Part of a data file
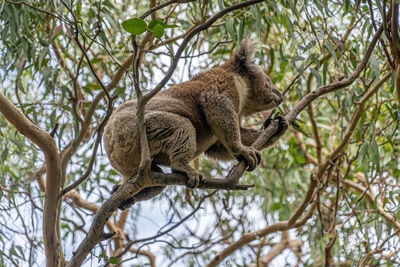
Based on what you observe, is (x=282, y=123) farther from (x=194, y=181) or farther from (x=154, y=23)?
(x=154, y=23)

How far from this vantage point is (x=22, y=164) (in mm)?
4609

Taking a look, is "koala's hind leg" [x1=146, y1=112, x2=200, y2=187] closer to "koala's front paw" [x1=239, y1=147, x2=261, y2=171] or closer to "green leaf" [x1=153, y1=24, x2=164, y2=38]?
"koala's front paw" [x1=239, y1=147, x2=261, y2=171]

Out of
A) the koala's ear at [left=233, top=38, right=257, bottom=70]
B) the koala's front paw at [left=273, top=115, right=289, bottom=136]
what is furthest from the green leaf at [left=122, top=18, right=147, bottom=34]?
the koala's ear at [left=233, top=38, right=257, bottom=70]

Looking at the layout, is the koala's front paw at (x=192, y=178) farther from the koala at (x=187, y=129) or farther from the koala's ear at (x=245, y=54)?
the koala's ear at (x=245, y=54)

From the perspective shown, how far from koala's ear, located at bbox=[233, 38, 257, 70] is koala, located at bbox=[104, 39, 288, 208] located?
0.14m

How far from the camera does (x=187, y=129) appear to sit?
272 centimetres

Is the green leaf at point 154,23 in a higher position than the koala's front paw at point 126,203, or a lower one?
higher

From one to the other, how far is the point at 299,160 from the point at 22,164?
10.3 ft

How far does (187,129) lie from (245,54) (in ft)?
3.45

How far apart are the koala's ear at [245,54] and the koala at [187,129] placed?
0.14 meters

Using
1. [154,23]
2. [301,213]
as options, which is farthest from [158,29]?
[301,213]

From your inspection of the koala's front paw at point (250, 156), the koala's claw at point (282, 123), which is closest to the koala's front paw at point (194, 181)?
the koala's front paw at point (250, 156)

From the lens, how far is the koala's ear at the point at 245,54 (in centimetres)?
349

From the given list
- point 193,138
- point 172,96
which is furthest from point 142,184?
point 172,96
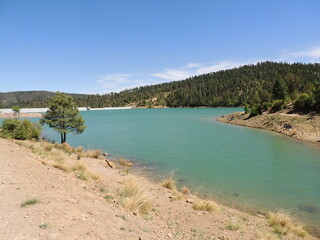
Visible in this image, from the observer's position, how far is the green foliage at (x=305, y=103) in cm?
3856

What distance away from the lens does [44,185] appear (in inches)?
337

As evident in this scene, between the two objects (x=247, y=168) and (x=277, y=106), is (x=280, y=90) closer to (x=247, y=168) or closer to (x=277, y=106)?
(x=277, y=106)

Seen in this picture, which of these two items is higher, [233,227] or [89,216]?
[89,216]

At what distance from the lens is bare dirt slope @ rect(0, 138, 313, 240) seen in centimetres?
546

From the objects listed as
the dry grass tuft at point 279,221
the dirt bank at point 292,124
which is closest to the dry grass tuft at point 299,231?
the dry grass tuft at point 279,221

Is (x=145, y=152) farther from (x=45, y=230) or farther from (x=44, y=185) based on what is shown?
(x=45, y=230)

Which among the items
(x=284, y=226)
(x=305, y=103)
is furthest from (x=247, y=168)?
(x=305, y=103)

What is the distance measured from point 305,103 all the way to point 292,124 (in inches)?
261

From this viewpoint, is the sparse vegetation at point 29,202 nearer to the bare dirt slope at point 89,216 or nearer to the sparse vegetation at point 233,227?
the bare dirt slope at point 89,216

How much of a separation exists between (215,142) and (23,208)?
28.0 m

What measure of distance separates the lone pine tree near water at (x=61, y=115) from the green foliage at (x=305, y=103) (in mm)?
36413

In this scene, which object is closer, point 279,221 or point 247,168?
point 279,221

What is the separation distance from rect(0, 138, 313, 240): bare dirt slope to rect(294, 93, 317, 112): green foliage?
118 ft

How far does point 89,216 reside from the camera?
6402mm
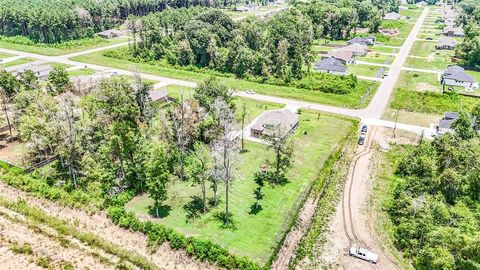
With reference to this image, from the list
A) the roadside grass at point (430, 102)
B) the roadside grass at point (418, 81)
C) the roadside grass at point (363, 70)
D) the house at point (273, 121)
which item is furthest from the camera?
the roadside grass at point (363, 70)

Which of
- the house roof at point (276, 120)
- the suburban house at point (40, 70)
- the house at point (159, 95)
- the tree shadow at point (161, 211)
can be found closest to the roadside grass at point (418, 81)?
the house roof at point (276, 120)

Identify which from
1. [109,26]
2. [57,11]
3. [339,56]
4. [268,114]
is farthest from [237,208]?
[109,26]

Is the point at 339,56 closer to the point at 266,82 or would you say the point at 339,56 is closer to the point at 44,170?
the point at 266,82

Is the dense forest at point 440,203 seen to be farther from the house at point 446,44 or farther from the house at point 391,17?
the house at point 391,17

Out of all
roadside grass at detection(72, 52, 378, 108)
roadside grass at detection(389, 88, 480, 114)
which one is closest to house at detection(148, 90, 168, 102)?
roadside grass at detection(72, 52, 378, 108)

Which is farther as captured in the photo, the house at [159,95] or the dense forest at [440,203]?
the house at [159,95]

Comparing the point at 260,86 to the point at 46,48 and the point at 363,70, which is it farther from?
the point at 46,48

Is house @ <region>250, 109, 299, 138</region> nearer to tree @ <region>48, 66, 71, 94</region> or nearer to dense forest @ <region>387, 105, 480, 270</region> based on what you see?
dense forest @ <region>387, 105, 480, 270</region>
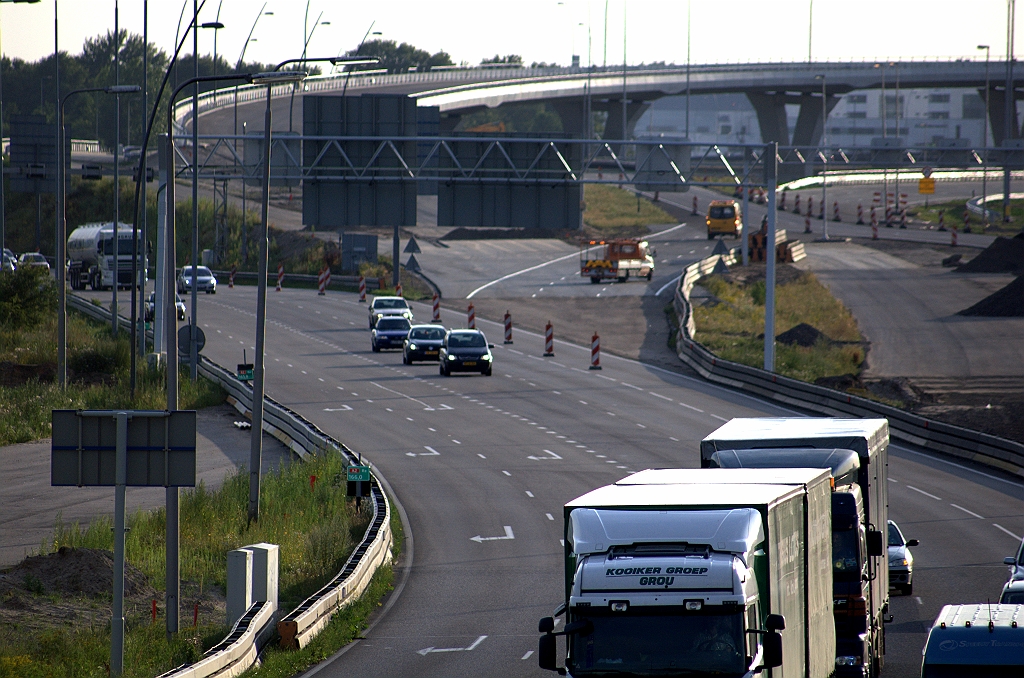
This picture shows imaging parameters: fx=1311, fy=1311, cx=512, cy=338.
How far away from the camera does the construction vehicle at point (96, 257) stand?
72.4m

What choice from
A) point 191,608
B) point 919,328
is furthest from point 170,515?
point 919,328

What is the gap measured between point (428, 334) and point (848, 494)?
35.5m

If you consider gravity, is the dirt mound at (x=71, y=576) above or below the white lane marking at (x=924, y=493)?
above

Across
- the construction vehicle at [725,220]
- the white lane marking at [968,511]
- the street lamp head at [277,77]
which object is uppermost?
the street lamp head at [277,77]

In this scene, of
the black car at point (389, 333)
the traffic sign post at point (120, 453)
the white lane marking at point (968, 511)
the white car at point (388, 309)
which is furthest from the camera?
the white car at point (388, 309)

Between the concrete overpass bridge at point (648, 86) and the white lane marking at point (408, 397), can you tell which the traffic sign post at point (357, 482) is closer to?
the white lane marking at point (408, 397)

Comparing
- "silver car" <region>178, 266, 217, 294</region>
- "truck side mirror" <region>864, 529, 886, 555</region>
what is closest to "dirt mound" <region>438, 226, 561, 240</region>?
"silver car" <region>178, 266, 217, 294</region>

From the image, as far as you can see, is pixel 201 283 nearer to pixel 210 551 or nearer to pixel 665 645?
pixel 210 551

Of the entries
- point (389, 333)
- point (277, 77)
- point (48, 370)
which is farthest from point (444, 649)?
point (389, 333)

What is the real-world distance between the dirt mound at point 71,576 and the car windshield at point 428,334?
95.9ft

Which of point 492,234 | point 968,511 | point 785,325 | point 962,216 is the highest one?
point 962,216

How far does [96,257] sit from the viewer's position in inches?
3012

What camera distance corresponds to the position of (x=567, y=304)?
65188mm

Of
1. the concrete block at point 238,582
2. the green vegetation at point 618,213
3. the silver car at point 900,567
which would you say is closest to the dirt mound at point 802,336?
the silver car at point 900,567
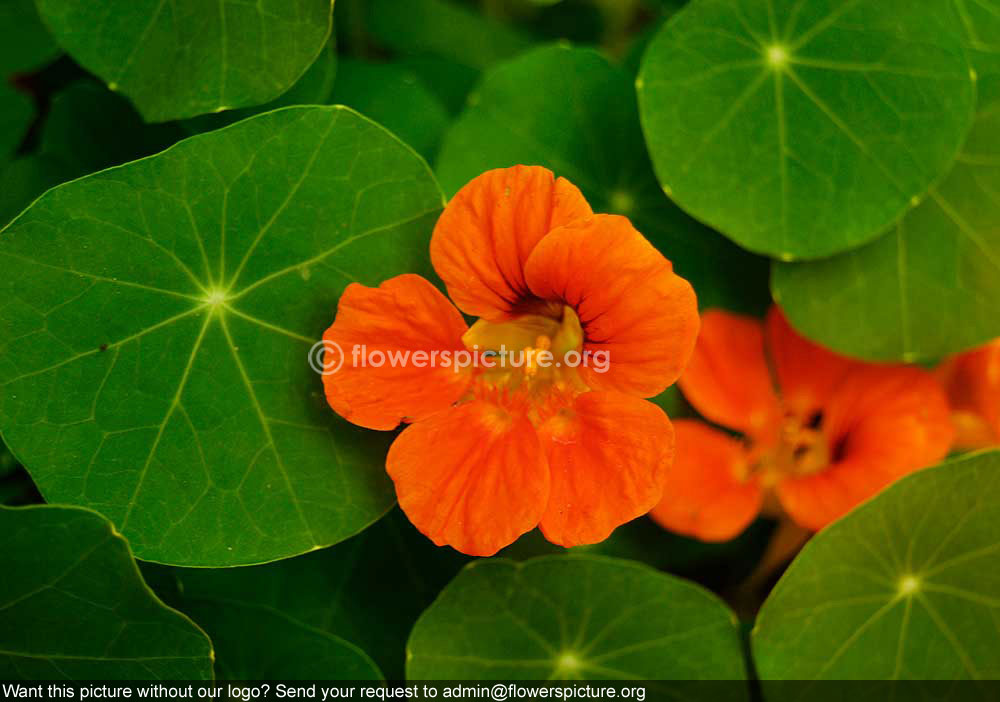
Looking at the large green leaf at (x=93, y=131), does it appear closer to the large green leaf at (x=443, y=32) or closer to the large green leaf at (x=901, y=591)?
the large green leaf at (x=443, y=32)

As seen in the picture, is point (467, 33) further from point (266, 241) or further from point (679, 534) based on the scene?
point (679, 534)

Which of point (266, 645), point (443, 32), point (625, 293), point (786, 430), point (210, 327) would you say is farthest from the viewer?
point (443, 32)

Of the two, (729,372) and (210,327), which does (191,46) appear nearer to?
(210,327)

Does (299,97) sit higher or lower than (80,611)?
higher

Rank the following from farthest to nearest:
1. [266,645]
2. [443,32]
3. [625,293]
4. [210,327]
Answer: [443,32]
[266,645]
[210,327]
[625,293]

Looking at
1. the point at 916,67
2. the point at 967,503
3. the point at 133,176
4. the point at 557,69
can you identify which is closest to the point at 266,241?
the point at 133,176

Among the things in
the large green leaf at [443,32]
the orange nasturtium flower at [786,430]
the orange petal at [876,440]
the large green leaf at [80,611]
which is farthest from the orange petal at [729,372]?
the large green leaf at [80,611]

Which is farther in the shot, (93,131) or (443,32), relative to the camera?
(443,32)

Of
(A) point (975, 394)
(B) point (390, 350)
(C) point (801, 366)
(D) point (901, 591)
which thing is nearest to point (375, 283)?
(B) point (390, 350)
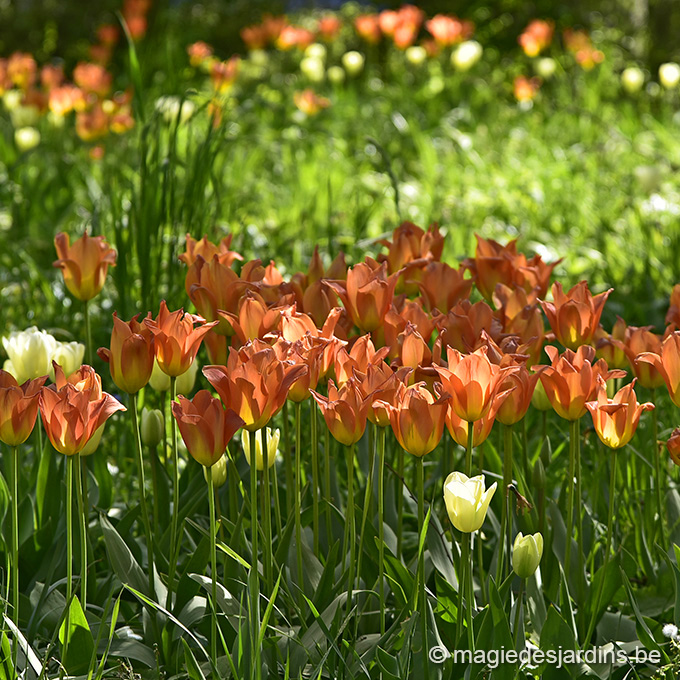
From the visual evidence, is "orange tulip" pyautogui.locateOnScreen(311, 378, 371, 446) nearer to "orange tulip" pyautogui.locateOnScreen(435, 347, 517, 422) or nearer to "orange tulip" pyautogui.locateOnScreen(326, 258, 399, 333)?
"orange tulip" pyautogui.locateOnScreen(435, 347, 517, 422)

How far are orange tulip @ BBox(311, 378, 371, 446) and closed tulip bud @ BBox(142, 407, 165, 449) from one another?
1.61ft

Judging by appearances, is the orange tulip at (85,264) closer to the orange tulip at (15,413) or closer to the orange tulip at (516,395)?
the orange tulip at (15,413)

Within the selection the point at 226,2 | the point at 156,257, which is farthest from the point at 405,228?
the point at 226,2

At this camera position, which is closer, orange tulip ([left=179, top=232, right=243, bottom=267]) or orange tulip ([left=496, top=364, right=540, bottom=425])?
orange tulip ([left=496, top=364, right=540, bottom=425])

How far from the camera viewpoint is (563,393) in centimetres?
139

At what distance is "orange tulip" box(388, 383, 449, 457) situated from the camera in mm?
1270

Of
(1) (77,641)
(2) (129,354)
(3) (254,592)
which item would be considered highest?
(2) (129,354)

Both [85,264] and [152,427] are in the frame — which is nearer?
[152,427]

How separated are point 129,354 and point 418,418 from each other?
47 centimetres

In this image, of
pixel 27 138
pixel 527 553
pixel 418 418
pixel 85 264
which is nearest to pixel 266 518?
pixel 418 418

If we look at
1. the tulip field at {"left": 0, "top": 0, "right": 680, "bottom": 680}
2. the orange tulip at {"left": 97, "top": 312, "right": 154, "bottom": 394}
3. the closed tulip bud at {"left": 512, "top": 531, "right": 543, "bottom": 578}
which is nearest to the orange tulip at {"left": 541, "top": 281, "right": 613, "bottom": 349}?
the tulip field at {"left": 0, "top": 0, "right": 680, "bottom": 680}

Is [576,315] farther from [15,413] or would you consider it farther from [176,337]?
[15,413]

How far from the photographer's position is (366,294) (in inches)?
63.2

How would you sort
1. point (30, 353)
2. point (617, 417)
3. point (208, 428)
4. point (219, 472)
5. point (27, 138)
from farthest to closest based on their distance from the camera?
point (27, 138) < point (30, 353) < point (219, 472) < point (617, 417) < point (208, 428)
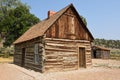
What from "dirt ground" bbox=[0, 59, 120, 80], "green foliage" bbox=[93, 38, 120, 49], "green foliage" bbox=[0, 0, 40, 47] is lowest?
"dirt ground" bbox=[0, 59, 120, 80]

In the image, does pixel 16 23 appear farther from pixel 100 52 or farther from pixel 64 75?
pixel 64 75

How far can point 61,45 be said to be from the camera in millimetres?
18016

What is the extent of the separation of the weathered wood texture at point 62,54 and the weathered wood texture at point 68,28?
480 millimetres

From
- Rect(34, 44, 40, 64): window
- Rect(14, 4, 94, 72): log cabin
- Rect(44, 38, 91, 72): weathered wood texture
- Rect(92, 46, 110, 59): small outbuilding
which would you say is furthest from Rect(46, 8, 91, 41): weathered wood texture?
Rect(92, 46, 110, 59): small outbuilding

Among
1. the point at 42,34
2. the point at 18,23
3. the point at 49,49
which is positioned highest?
the point at 18,23

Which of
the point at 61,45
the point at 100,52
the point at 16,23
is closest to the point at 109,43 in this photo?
the point at 100,52

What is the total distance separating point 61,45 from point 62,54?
887 millimetres

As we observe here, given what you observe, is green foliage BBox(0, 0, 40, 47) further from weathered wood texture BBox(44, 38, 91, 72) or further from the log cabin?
weathered wood texture BBox(44, 38, 91, 72)

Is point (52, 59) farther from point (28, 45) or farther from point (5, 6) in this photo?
point (5, 6)

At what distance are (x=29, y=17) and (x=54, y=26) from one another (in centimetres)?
3106

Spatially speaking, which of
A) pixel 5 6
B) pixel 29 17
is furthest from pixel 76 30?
pixel 5 6

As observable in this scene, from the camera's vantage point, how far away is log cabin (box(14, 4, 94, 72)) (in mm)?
16844

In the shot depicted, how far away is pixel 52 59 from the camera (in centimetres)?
1705

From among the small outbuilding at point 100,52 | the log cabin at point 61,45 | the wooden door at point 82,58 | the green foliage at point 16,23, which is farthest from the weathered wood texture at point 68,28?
the small outbuilding at point 100,52
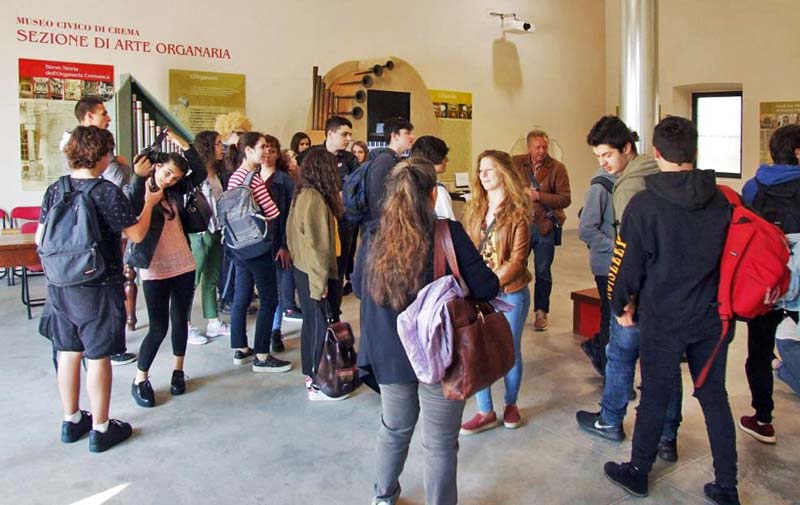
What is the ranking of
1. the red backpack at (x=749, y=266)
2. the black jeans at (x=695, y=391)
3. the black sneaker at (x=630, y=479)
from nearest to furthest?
the red backpack at (x=749, y=266) → the black jeans at (x=695, y=391) → the black sneaker at (x=630, y=479)

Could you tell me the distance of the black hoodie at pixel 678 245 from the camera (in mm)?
2369

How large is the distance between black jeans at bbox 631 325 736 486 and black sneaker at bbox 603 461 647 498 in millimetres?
135

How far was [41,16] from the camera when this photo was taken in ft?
22.0

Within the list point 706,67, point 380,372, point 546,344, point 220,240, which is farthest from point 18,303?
point 706,67

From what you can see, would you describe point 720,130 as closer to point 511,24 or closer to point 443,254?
point 511,24

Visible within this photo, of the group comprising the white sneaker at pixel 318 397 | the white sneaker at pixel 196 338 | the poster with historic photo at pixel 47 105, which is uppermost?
the poster with historic photo at pixel 47 105

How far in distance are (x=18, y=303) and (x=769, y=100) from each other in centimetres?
950

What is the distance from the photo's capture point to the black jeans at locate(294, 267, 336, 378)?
141 inches

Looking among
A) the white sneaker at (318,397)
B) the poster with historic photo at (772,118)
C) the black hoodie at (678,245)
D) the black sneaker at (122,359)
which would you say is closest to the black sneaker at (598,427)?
the black hoodie at (678,245)

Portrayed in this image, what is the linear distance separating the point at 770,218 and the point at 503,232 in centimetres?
126

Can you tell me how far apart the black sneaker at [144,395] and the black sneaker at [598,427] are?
7.35 ft

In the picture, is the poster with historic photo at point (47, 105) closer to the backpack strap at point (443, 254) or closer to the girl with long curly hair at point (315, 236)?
the girl with long curly hair at point (315, 236)

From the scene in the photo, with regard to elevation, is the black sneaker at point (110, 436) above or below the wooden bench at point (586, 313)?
below

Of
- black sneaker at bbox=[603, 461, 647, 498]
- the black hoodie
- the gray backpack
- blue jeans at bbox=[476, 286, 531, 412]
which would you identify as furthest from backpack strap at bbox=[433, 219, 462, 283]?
the gray backpack
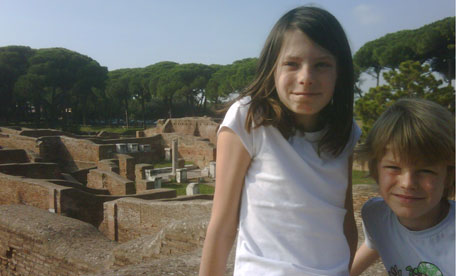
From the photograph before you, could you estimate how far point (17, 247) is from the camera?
5.64 metres

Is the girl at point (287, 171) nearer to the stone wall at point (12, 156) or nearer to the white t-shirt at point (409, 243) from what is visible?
the white t-shirt at point (409, 243)

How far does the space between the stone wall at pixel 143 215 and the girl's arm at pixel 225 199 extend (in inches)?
198

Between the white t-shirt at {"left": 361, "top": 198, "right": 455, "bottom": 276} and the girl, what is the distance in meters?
0.27

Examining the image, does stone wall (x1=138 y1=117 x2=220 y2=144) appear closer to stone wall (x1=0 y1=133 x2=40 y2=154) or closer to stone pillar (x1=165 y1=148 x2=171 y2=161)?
stone pillar (x1=165 y1=148 x2=171 y2=161)

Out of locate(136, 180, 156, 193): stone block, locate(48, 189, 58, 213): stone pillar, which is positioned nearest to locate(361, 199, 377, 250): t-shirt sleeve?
locate(48, 189, 58, 213): stone pillar

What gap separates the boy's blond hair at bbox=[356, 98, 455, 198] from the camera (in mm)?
1089

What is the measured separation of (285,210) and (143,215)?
6325 millimetres

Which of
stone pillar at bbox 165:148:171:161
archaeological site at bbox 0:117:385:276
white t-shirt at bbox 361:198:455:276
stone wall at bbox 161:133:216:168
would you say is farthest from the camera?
stone pillar at bbox 165:148:171:161

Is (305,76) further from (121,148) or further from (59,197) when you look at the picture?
(121,148)

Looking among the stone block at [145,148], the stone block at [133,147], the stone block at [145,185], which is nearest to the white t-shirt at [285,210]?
the stone block at [145,185]

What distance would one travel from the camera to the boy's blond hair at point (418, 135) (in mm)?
1089

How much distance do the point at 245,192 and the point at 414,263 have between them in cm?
60

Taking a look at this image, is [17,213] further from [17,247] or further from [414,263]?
[414,263]

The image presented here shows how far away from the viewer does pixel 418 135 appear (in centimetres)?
109
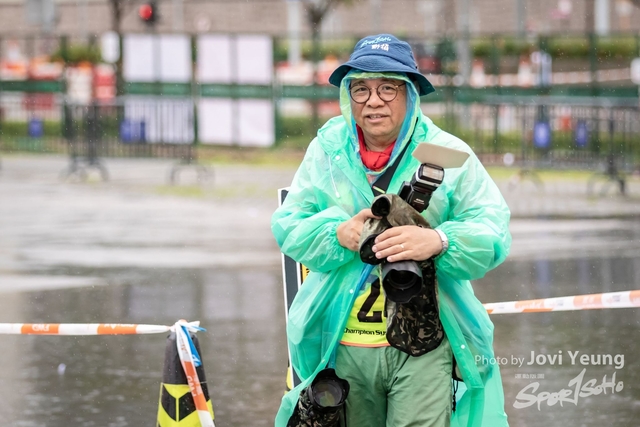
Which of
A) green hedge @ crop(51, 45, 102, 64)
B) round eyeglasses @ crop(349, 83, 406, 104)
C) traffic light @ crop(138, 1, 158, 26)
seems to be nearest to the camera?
round eyeglasses @ crop(349, 83, 406, 104)

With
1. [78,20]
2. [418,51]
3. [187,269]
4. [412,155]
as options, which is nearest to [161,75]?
[418,51]

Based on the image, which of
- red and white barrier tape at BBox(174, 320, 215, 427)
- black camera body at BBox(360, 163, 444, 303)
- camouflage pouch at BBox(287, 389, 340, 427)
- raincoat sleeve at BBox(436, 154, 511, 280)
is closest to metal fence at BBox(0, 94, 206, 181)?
red and white barrier tape at BBox(174, 320, 215, 427)

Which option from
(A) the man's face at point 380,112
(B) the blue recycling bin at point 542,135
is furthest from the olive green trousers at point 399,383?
(B) the blue recycling bin at point 542,135

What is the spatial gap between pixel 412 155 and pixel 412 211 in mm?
197

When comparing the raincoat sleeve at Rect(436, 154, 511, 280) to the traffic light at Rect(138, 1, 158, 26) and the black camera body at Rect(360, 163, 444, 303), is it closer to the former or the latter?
the black camera body at Rect(360, 163, 444, 303)

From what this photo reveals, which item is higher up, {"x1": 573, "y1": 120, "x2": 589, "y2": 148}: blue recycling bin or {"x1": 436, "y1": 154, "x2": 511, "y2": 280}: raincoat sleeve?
{"x1": 573, "y1": 120, "x2": 589, "y2": 148}: blue recycling bin

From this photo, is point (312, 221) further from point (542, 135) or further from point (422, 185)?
point (542, 135)

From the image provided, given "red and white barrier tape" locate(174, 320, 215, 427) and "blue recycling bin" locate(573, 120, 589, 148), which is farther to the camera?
"blue recycling bin" locate(573, 120, 589, 148)

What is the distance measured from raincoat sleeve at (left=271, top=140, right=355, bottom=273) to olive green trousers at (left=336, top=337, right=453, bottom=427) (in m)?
0.32

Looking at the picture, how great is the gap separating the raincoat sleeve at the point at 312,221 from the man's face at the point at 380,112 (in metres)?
0.19

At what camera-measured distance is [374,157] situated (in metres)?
3.89

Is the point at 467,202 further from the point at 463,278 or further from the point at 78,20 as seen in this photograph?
the point at 78,20

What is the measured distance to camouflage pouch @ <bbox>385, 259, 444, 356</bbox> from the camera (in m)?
3.62

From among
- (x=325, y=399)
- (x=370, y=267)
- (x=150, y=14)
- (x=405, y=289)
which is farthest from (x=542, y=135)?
(x=405, y=289)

• **TASK DETAILS**
Starting at the line that contains "Looking at the picture, how", repeat each line exactly through the last one in the listing. Include both of those lines and nothing more.

• **TASK RESULT**
Looking at the picture, how great is the gap separating the raincoat sleeve at the point at 312,221 from the man's face at the point at 380,112 (in metres)?
0.19

At what camera-measured distance is [374,157] situated (in metres)?
3.89

Is the point at 467,202 further from the point at 463,278 or further from the point at 78,20 as seen in this photograph?
the point at 78,20

What is the measured distance to camouflage pouch @ <bbox>385, 259, 444, 356</bbox> from the camera (in m)?
3.62

From among
- (x=325, y=399)
- (x=370, y=267)
- (x=150, y=14)
- (x=405, y=289)
which is farthest from (x=542, y=135)?
(x=405, y=289)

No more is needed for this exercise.